--- Aim of the exercise ---
In the material below, rewrite the stretch from "Is pixel 532" through "Answer: (x=828, y=509)" with "farthest" replaced by "most distant" and everything else unchanged.

──────────────────────────────

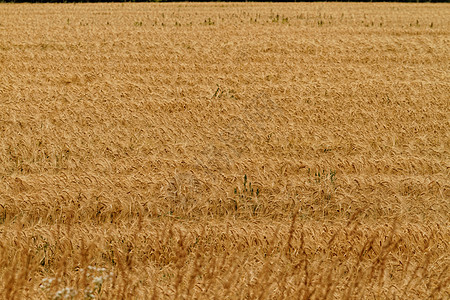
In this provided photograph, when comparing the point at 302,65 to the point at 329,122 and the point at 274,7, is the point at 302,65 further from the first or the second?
the point at 274,7

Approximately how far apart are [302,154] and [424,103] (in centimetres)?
424

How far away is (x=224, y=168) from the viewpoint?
7.49 m

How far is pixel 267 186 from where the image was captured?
22.4 ft

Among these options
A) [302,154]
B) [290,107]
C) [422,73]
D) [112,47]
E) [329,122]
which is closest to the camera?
[302,154]

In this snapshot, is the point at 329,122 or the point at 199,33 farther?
the point at 199,33

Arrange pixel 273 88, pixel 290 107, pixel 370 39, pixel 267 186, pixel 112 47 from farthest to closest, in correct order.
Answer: pixel 370 39, pixel 112 47, pixel 273 88, pixel 290 107, pixel 267 186

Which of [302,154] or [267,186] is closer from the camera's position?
[267,186]

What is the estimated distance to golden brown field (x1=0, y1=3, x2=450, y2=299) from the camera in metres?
4.67

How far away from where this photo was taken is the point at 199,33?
734 inches

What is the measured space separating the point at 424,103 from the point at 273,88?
3.30 m

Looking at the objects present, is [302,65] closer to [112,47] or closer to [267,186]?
[112,47]

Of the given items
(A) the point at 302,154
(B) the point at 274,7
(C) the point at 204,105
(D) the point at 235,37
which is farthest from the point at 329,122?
(B) the point at 274,7

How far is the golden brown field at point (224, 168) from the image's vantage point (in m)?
4.67

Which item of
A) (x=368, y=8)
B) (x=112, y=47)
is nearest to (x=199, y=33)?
(x=112, y=47)
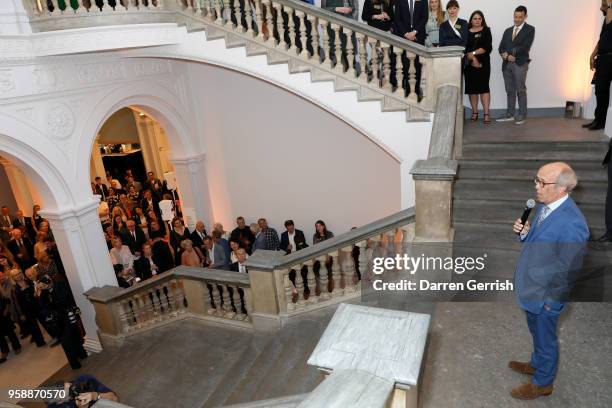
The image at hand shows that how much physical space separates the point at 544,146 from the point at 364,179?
166 inches

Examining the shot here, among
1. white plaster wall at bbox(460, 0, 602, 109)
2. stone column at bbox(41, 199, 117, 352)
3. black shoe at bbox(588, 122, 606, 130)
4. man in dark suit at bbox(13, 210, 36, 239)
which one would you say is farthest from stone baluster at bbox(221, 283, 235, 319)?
man in dark suit at bbox(13, 210, 36, 239)

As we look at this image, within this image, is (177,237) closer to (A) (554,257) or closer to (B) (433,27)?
(B) (433,27)

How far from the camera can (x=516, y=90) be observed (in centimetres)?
735

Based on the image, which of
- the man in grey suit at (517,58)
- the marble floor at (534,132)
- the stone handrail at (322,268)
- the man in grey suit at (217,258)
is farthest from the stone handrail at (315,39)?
the man in grey suit at (217,258)

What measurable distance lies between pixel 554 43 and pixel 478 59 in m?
1.60

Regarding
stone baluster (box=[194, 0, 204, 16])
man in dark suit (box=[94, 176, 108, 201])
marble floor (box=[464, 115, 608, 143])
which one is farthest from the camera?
man in dark suit (box=[94, 176, 108, 201])

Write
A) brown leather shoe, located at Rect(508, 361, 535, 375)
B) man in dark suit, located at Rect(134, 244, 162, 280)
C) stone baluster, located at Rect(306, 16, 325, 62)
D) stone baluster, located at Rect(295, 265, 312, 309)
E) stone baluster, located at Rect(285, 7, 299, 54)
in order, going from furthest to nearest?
man in dark suit, located at Rect(134, 244, 162, 280)
stone baluster, located at Rect(285, 7, 299, 54)
stone baluster, located at Rect(306, 16, 325, 62)
stone baluster, located at Rect(295, 265, 312, 309)
brown leather shoe, located at Rect(508, 361, 535, 375)

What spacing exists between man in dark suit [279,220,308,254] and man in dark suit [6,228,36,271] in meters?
6.16

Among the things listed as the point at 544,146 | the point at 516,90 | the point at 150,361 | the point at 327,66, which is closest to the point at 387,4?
the point at 327,66

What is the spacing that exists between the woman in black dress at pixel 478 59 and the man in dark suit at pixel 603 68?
4.72 feet

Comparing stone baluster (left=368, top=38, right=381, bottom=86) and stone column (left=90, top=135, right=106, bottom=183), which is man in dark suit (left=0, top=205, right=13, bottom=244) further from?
stone baluster (left=368, top=38, right=381, bottom=86)

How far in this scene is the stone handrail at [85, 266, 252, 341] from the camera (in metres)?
6.38

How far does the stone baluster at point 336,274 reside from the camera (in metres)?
5.31

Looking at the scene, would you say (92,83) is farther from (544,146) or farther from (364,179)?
(544,146)
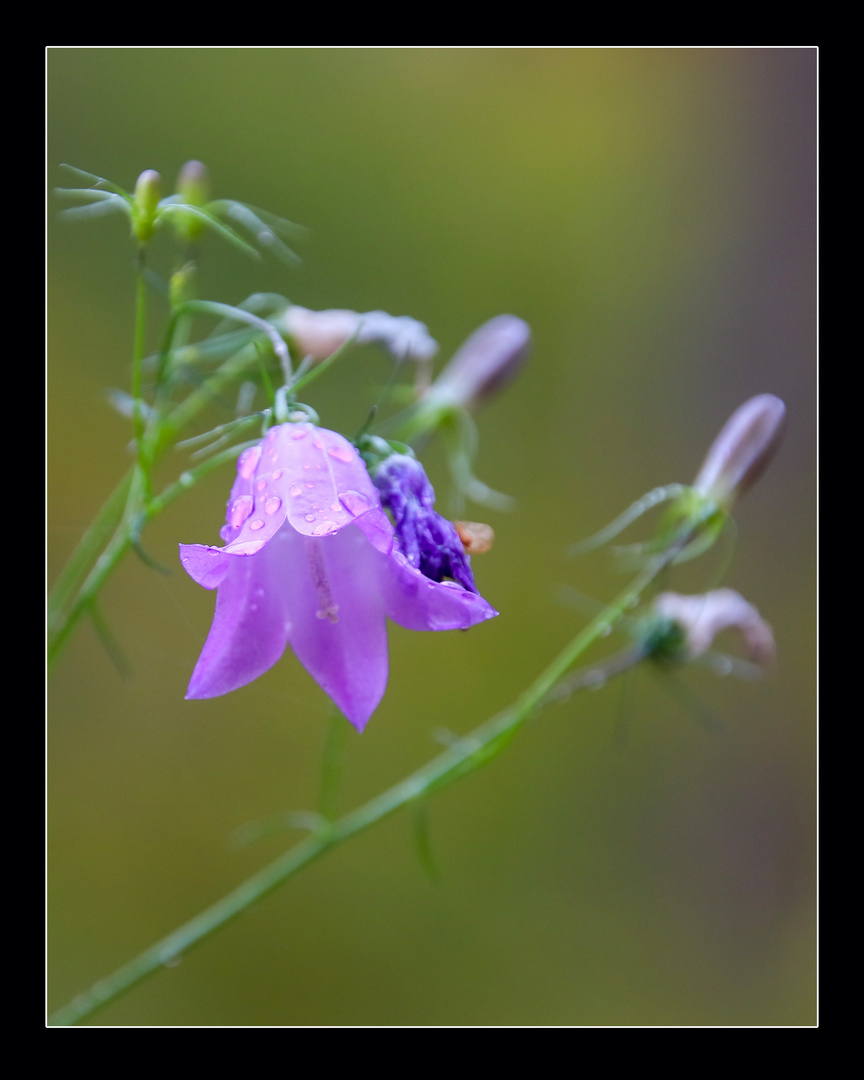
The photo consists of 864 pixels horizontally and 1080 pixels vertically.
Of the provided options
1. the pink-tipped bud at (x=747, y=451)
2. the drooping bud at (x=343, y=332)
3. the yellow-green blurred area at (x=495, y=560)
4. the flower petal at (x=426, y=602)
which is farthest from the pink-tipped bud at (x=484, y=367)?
the yellow-green blurred area at (x=495, y=560)

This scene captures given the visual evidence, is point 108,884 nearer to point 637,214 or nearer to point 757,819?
point 757,819

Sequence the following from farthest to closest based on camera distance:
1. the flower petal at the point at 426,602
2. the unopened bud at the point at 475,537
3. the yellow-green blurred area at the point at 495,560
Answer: the yellow-green blurred area at the point at 495,560 < the unopened bud at the point at 475,537 < the flower petal at the point at 426,602

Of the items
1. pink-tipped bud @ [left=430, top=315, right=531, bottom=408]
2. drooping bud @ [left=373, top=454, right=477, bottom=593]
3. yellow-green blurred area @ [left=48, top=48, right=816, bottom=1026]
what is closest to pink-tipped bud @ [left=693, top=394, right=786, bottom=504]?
pink-tipped bud @ [left=430, top=315, right=531, bottom=408]

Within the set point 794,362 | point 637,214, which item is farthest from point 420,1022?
point 637,214

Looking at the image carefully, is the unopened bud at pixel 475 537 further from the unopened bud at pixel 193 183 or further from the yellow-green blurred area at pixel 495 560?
the yellow-green blurred area at pixel 495 560

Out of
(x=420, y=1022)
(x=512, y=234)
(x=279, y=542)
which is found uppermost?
(x=512, y=234)

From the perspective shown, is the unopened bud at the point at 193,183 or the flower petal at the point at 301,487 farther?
the unopened bud at the point at 193,183

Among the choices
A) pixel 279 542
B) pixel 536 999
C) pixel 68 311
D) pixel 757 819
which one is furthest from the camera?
pixel 757 819
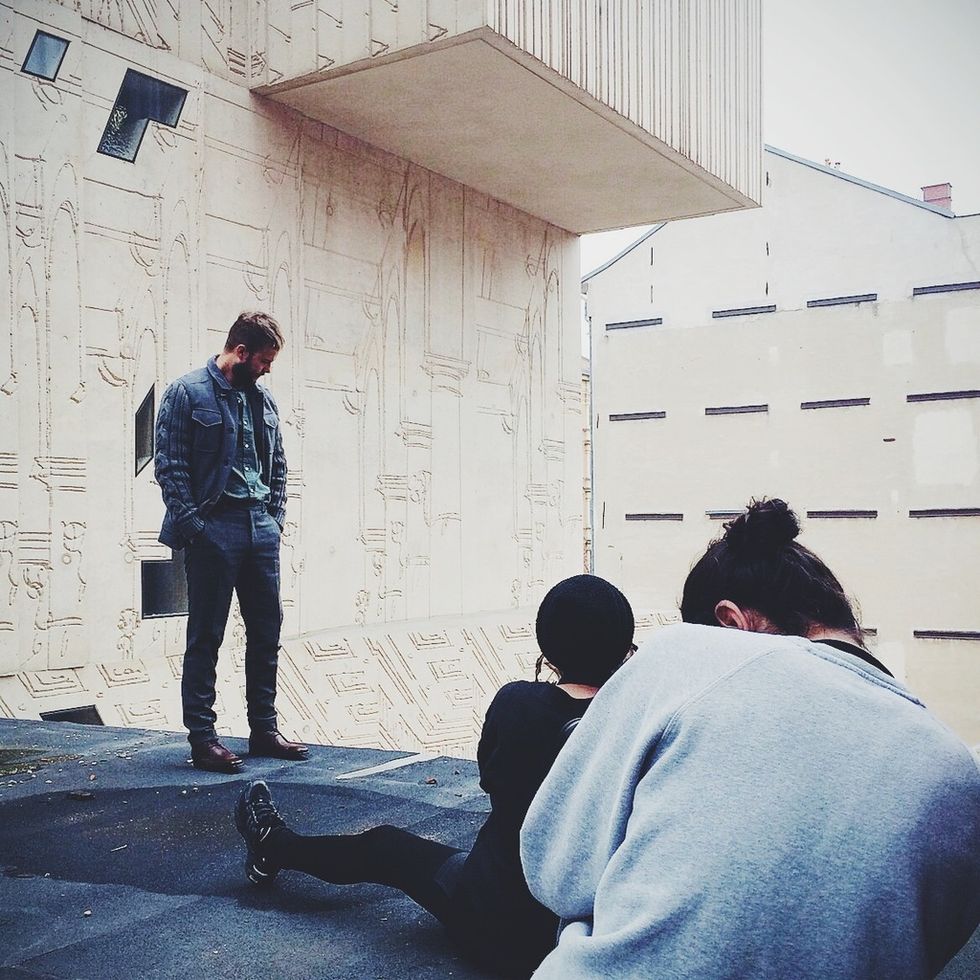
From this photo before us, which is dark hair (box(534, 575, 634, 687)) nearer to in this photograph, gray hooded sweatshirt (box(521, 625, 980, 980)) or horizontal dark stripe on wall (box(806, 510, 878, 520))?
gray hooded sweatshirt (box(521, 625, 980, 980))

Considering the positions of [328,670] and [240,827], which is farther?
[328,670]

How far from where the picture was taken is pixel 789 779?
41.4 inches

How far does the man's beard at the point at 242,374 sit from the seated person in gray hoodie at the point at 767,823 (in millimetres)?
3354

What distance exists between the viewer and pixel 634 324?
52.1 ft

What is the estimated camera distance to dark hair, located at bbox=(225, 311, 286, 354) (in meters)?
4.14

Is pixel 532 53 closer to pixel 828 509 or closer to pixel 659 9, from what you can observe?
pixel 659 9

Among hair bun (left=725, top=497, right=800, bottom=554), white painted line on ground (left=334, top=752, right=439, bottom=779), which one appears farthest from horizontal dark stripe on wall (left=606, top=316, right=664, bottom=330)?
hair bun (left=725, top=497, right=800, bottom=554)

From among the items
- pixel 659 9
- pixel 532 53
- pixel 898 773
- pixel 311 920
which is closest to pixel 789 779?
pixel 898 773

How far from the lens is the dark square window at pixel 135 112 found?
6184 mm

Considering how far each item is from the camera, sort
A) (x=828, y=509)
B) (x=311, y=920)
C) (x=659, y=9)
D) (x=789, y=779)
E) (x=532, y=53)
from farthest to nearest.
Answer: (x=828, y=509) < (x=659, y=9) < (x=532, y=53) < (x=311, y=920) < (x=789, y=779)

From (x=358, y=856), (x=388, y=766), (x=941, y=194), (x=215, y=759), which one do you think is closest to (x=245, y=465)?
(x=215, y=759)

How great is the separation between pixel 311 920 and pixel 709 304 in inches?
542

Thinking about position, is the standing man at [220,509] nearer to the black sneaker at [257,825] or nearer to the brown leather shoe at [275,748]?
A: the brown leather shoe at [275,748]

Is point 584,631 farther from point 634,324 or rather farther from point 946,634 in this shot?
point 634,324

──────────────────────────────

--- Response to this exercise ---
Is pixel 532 53 closer to pixel 828 509 or closer to pixel 659 9, from what you can observe?
pixel 659 9

Among hair bun (left=725, top=497, right=800, bottom=554), white painted line on ground (left=334, top=752, right=439, bottom=779), which one appears most distant from horizontal dark stripe on wall (left=606, top=316, right=664, bottom=330)?
hair bun (left=725, top=497, right=800, bottom=554)

From among the items
- pixel 659 9
- pixel 532 53
- pixel 898 773
- pixel 311 920
which is closest to pixel 789 779?
pixel 898 773

How far from the lens is the dark square window at pixel 135 112 found?
6184 mm

Considering how far each item is from the camera, sort
A) (x=828, y=509)
B) (x=311, y=920)
C) (x=659, y=9)
D) (x=789, y=779)
E) (x=532, y=53)
from most distant to nearest.
Answer: (x=828, y=509) < (x=659, y=9) < (x=532, y=53) < (x=311, y=920) < (x=789, y=779)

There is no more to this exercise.